I am trying to get back on track though.

In order to make a champagne bottle cake, the key is having a good, cold, dense cake to work with. Fluffy moist cakes do not carve well. Luckily, my vanilla cake recipe does seem to work well (most of the time).

To start this cake, I baked my cake in a sheet pan. Then I printed out the image I was working with exactly the size I wanted the finished cake to be.

Then, working in sections of the bottle, I cut rectangles of cake to size, so I could start carving.

When I was happy with the shape of the bottom layer, I crumb coated the layer, to trap crumbs and to give the next layer something to stick to. I sliced cake sections at an angle, then arranged them on top of my first layer.

It was tricky to get the layers crumb coated, but definitely necessary to start creating the final shape for my cake.

I put the cake back in the refrigerator and let the crumb coat firm up before adding my final coat of icing.
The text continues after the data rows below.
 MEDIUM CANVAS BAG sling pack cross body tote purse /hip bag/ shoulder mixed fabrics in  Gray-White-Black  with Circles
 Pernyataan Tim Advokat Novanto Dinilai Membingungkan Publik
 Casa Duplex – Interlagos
I tried hard to get the final coat as smooth as possible for the fondant, but I definitely need more practice. šŸ™‚

Using the printed image of the bottle, I rolled out my fondant to the correct size while the final coat of icing was firming in the refrigerator.

I gently transferred the fondant onto the cake, and carefully started smoothing with gloved hands coated in powdered sugar.
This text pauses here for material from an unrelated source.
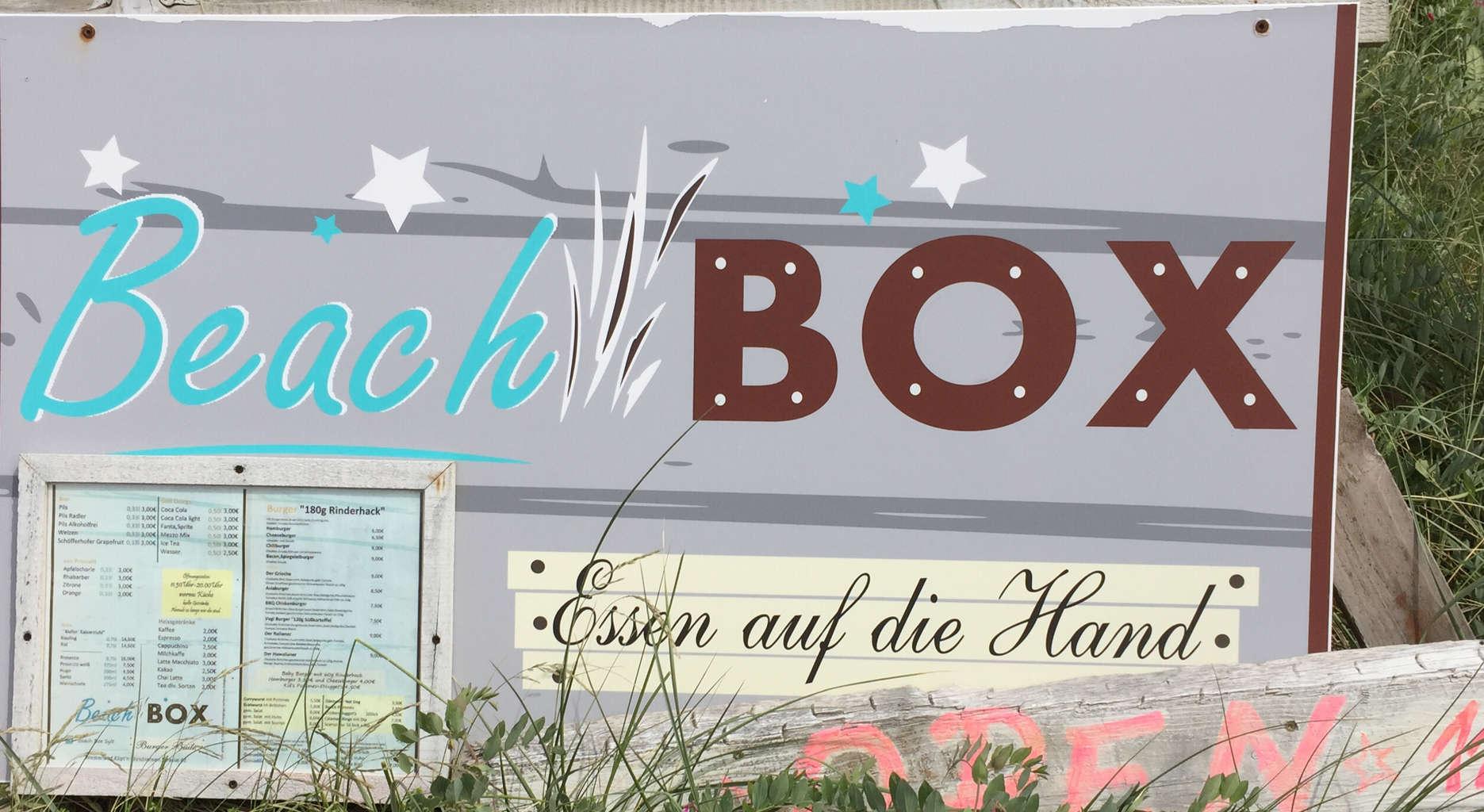 Eine Burger Offenbarung auf Sylt- Hamburger Genuss in der Beach Box Sylt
When I was happy with the fondant’s smoothness, I trimmed off the excess, tucking the bottom edge under slightly.

While the fondant was still soft, I worked on adding detail to the cap of the bottle.

Using royal icing, I carefully piped the detail onto the body of the bottle. I then let it all sit at room temperature so the fondant could start to set and the royal icing could dry.

A few hours later, the royal icing was dry enough to begin painting the body of the bottle.

It took several coats and several colors to achieve a look that was close to the color of the alcohol.

To finish up, I added the wording on the cake board and placed an edible image of the label on the cake.

When the cake was dry, I painted on the last details with gold.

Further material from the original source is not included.